Paper summary: Poking a Hole in the Wall: Efficient Censorship-Resistant Internet Communications by Parasitizing on WebRTC (CCS 2020

Poking a Hole in the Wall: Efficient Censorship-Resistant Internet Communications by Parasitizing on WebRTC
Diogo Barradas, Nuno Santos, Luís Rodrigues, Vítor Nunes

This paper presents a censorship circumvention design called Protozoa. Protozoa belongs to the class of systems that are use what the authors call “multimedia covert streaming”: disguising a channel to look like the transmission of an audio or video stream. Past such systems have either mimicked the surface-level features of an encrypted media stream (e.g. SkypeMorph), which gives rise to dead-parrot attacks; or they have encoded data into the audio/video signal in a way that survives media compression (e.g. CovertCast), which comes with a loss of efficiency and the challenge of matching packet size and timing features. The main innovation of Protozoa is that while it tunnels through a genuine video streaming application, it doesn’t actually exchange properly encoded video streams. Instead, it takes an input video stream (such as the webcam video) as a carrier, scoops out its encoded video bitstream, and replaces it with covert data. The recipient extracts the covert data and throws away the video stream container. This is all done without modifying the sizes or timing of video stream packets, so the traffic characteristics of Protozoa are identical to hose of the carrier video. Overall encryption of the media stream prevents an observer from seeing that any traffic replacement has happened. The design, which the authors call “encoded media tunneling,” allows for both higher performance and better resistance to traffic analysis. Encoded media tunneling in some ways resembles Slitheen, which also uses an independent carrier traffic generator and opportunistically replaces part of the traffic with covert data.

The authors build a prototype of the system using a version of Chromium that is modified to permit hooking the video transport layer and replacing the video bitstream. They do most of their testing with Whereby, a WebRTC video conferencing service. The client and proxy first share a meeting room identifier out of band. Both parties then enter the meeting room in the modified Chromium and start a meeting. Protozoa takes over the video stream and starts replacing content. Using an established service like Whereby has the advantage that most concerns about WebRTC fingerprinting do not apply: the WebRTC stack comes from a browser, and the browser automatically uses the service’s own signaling servers and STUN/TURN servers. The authors build a data set of synthetic traffic and evaluate detectability using a machine learning classifier. Protozoa-tunnelled traffic is barely more detectable than random chance, which is expected, given how it works.

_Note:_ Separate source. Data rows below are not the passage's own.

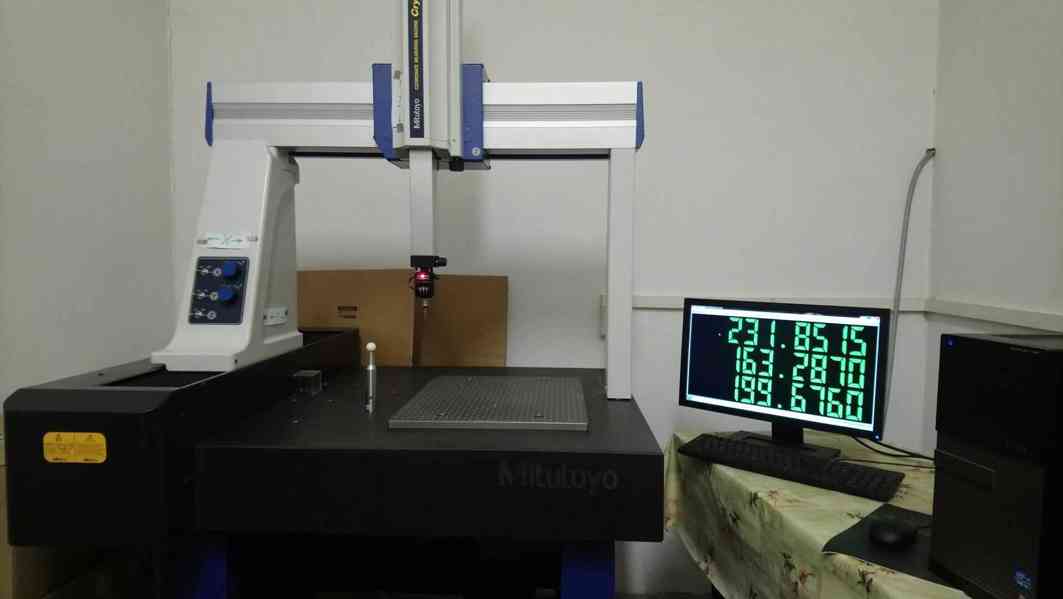 Použitý měřící stroj Crysta-Plus M544, Mitutoyo, r. v. 2012 - foto 1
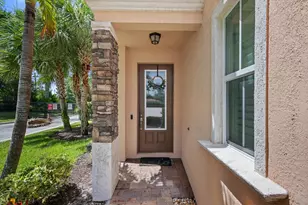 15600 Italian Cypress Wy, Wellington, FL 33414 - Photo 4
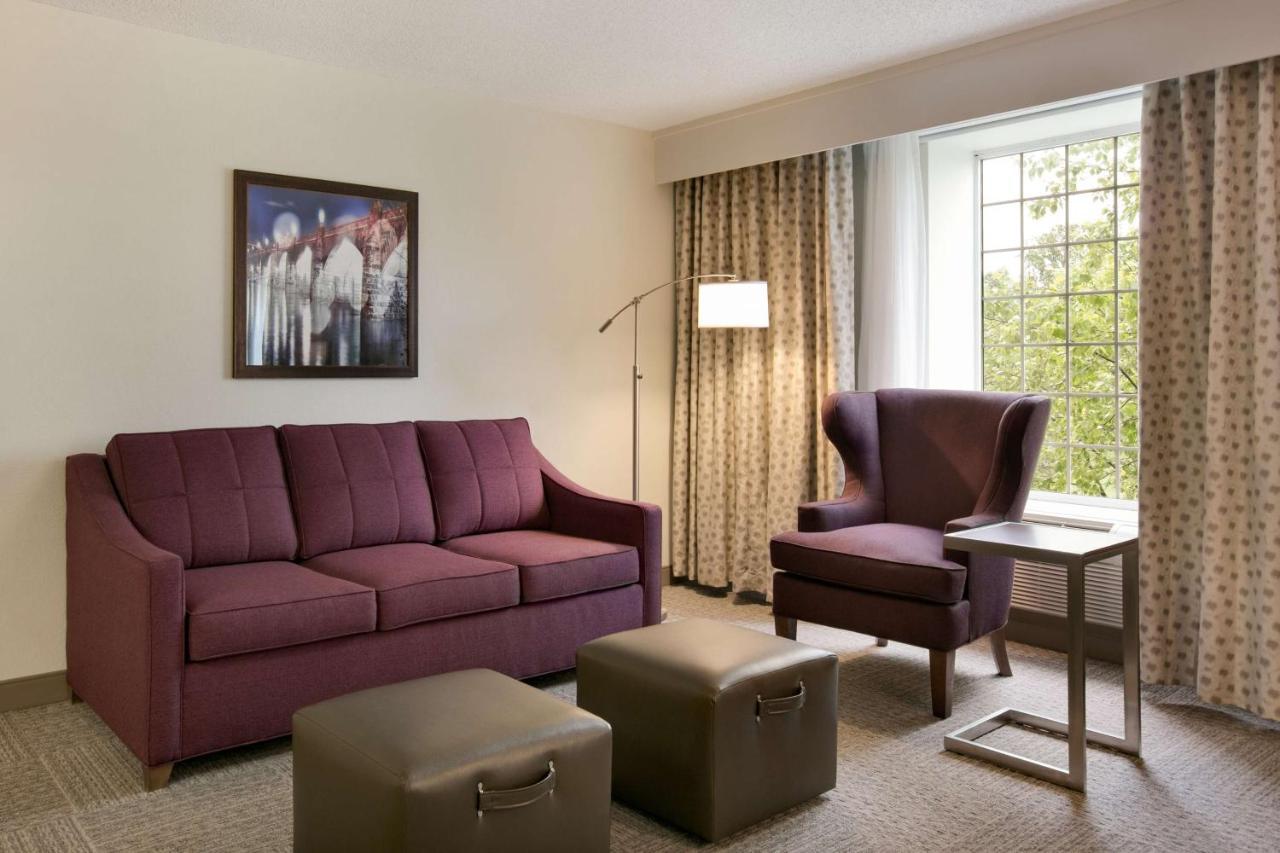 King Suite with Kitchenette - Non-Smoking,1498914664:JPEG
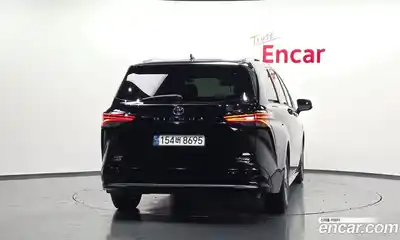 Toyota Sienna 2024 2.5 Автомат в Москве № 170207, миниатюра 10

What makes Whereby a suitable media streaming service is that it establishes a direct peer-to-peer WebRTC connection between the two meeting participants, and both peers know to extract data from the video stream and not treat it like actual video. Protozoa would not work with services that intercept the media stream at a middlebox and attempt to decode it, as Discord is reported to do. Reliability and retransmission of data within the (potentially unreliable) media tunnel is handled by the OS kernels at both ends, as with a VPN. The system doesn’t have any inherent defense against insider attack or proxy enumeration; as with other covert tunnels, you need to take care that the IP addresses of Protozoa proxies do not become known to censors.

Thanks to the authors for commenting on a draft of this summary.